EXERCISE AIM → Continue the piece about speech and language delays in children, starting right after its final sentence.

"I tawt I taw a puddy tat." Is this what comes to mind when you think of a person who needs speech therapy? If your answer is yes, you are not alone. There is a general misunderstanding about the field of speech and language pathology.
Here's some background: Speech therapy teaches structure and prepares children for the rigors of the classroom. It focuses on building confidence while providing compensatory strategies in order to help children in the classroom, as well as in all areas of their lives.
Speech-language pathologists work to improve the communication skills of individuals who exhibit a speech and language delay or disorder. What exactly qualifies as a speech and language delay or disorder, and what is the difference between the two? A speech and language delay is when a child is developing the appropriate skills in the correct order, yet there is a lag in development as compared to the child's peers. On the other hand, a language disorder is characterized as abnormal language development.
Delays and disorders include, but are not limited to, deficiencies in expressive language, receptive language, articulation skills, feeding skills, oral motor development, symbolic play skills and social pragmatic skills.
Every child develops differently and what is "normal" for one child may not be so for another. If by 12 months old your child has not produced his first word, but your neighbor's son says ten words, do not panic. There is a range of what is "normal" (see Facts at a Glance sidebar).
If your child does not meet the milestones outlined in the sidebar, look for the following warning signs, which can further indicate that a delay or disorder exists. Warning signs include, your child...
- Does not babble or use a number of consonants or vowel sounds.
- Lacks eye contact and social skills.
- Has trouble following directions.
- Has unintelligible speech.
- Excessively drools and/or experiences trouble with feeding skills.
- Falls behind in class.
- Displays a reduced vocabulary.
- Uses immature syntax (grammar).
- Has difficulty processing information that was presented aloud.
- Displays reduced long or short-term memory.
- Has trouble recalling information that was previously learned.
- Has difficulty with reading and writing skills.
If you notice any of these warning signs, it may be time to get an evaluation.

Stored items from a collection:
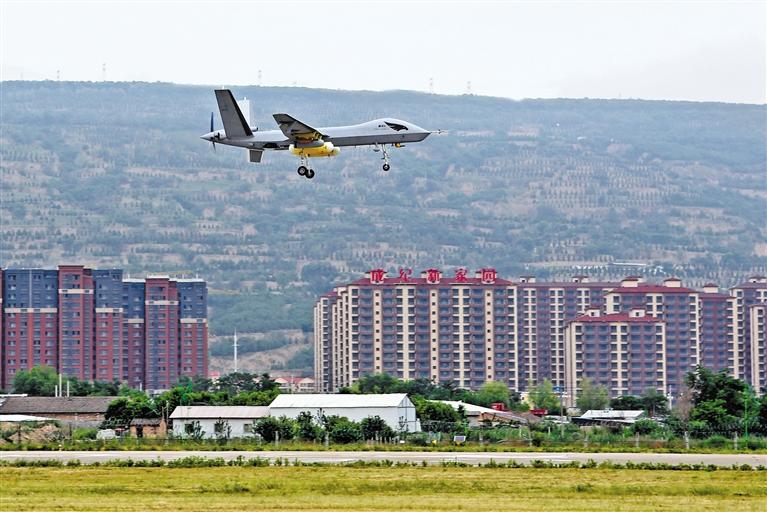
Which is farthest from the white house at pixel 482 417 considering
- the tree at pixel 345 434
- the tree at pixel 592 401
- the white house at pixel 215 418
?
the tree at pixel 592 401

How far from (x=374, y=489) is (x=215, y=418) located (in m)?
42.2

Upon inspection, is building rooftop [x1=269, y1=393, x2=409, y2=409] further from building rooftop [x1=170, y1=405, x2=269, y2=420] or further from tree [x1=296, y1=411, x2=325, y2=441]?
tree [x1=296, y1=411, x2=325, y2=441]

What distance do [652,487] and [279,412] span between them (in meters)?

ANSWER TO THIS EXERCISE →
Parents have many options when it comes to finding a speech-language pathologist. If your child is between 1 month to 3 years old, you can receive an evaluation through Early Intervention, a national government-funded program that provides services for babies from birth until age 3. Early Intervention agencies in each state match parents with a local service provider to perform a thorough evaluation. Medicaid covers an initial evaluation for all children whose parents or healthcare providers request one. In order to find a local Early Intervention agency and learn more about the program, visit www.health.state.ny.us/community/infants_children/early_intervention (for New York) and www.njeis.org (for New Jersey).
Assessments should consist of a parent interview, formal testing, an informal observation of your child at play and an examination of the oral mechanism. The pathologist may suggest that evaluations in different disciplines, such as occupational therapy, physical therapy and special instruction, are necessary to identify other areas of delay.
Although Medicaid covers the initial evaluation, not all children qualify for continuing services through Early Intervention. To be eligible, a child must score two standard deviations below the mean on a standardized test administered during the initial evaluation.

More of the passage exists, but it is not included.